European Diary:When Ondrej Manda arrived in Dublin just before EU enlargement in May 2004 he held out high hopes for life in Ireland.
A sociology and economics graduate from the Czech Republic, he had heard about labour shortages in the Republic and was eager to put his skills to the test in a job that would offer good experience for his future career at home. "I joined an English school and began working part-time, and then when the Czech Republic joined the EU and I was legally allowed to work full-time, I began to look for a proper job," says Manda.
"I applied for lots of jobs, but most firms didn't reply to me and I couldn't find anything suitable, even in pretty low-level administration positions."
Like many of the hundreds of thousands of migrant workers attracted to Ireland and Britain since 2004 he was eventually forced to take a job below his skill levels.
"I ended up working as an operator in a mobile phone factory, which was horribly boring. So I went home . . . I think there are social barriers, and of course firms give Irish people jobs ahead of foreigners," says Manda, who attended a seminar in Brussels last week organised by the citizens' rights group European Citizen Action Service.
At the seminar migrant workers from different countries, ages and economic groups presented their experience of working within the EU. Listening to the stories recounted by Poles, Czechs, Irish, English and French people about their time working abroad, the gap soon became clear between the principles in the EU treaties, which guarantee the freedom to work abroad, and what actually happens on the ground in many EU states.
Take the experience of Eve Geddie, an Irish graduate with a degree in human rights. When she tried to register with a local authority in Brussels, she was treated with suspicion by officials and faced unfriendly and humiliating conduct.

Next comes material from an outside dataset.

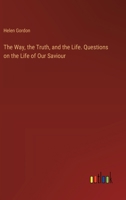 The Way, the Truth, and the Life. Questions on the Life of Our Saviour 3368719769 Book Cover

She was interrogated in a room full of people by a local authority official about the reason for the absence of her father's name from her birth certificate. Issuance of her residence card was delayed, without which employment agencies refused to register her and she couldn't get a job.
"I shudder to think what reception non-EU citizens or those with social problems or literacy difficulties receive from these agencies," says Geddie.
The seminar concluded that legislation protecting migrants is not only applied unevenly from one member state to another, but also between local authorities within countries. In the application of the rules there is often a lot of red tape, and while information and advice are available, it often remains scattered and fails to reach migrants at a lower level.
Many of the 14 personal stories recounted highlighted insufficient preparation on the part of officials, who are the first point of contact for citizens moving abroad.
This seems particularly acute in countries such as Ireland, which has experienced a large influx of foreign workers from countries such as Poland, Latvia and Lithuania.
Indeed, many of the first wave of arrivals from the new member states often provide the support networks for more recent arrivals, according to Agata Szarek, a Polish national, who after arriving in Ireland a few years back, recently set up a business in Ballybofey, Co Donegal.
"I'm lucky I speak good English and I wouldn't let anyone treat me in a bad way. But lots of people have trouble applying for their PPS numbers or welfare schemes," says Szarek, who has turned her grocer's shop into an unofficial advice bureau for Poles. "I keep the official forms in my shop for people and help them to fill them in," she says.
But the problems are not confined to the new wave of migrants from central Europe; nor do they end when a person returns home after a period working abroad.
For example, difficulties surfaced for Christophe Audicq only when he returned to France after 10 years spent working in financial services in London in the 1990s.
"My language skills were not valued nor my experience.
"Anglo-Saxon culture values pragmatism, meritocracy and flexibility, but these are three points missing in France.
"So when I visited the local employment agency on my return to France they could find no suitable openings for my profile," says Audicq, who also raised the delicate issue of the failure of EU states to recognise qualifications earned in another.
The host of administrative and cultural barriers facing migrants is probably one of the chief reasons working across borders is not proving popular.
Just 4 per cent of Europeans have moved to work in another member state at least once in their life, according to a recent Eurobarometer survey, while 3 per cent have moved outside the EU.
This is despite the survey showing that 53 per cent of EU citizens cite the freedom to travel and work in other European states as one of the key benefits provided by the union.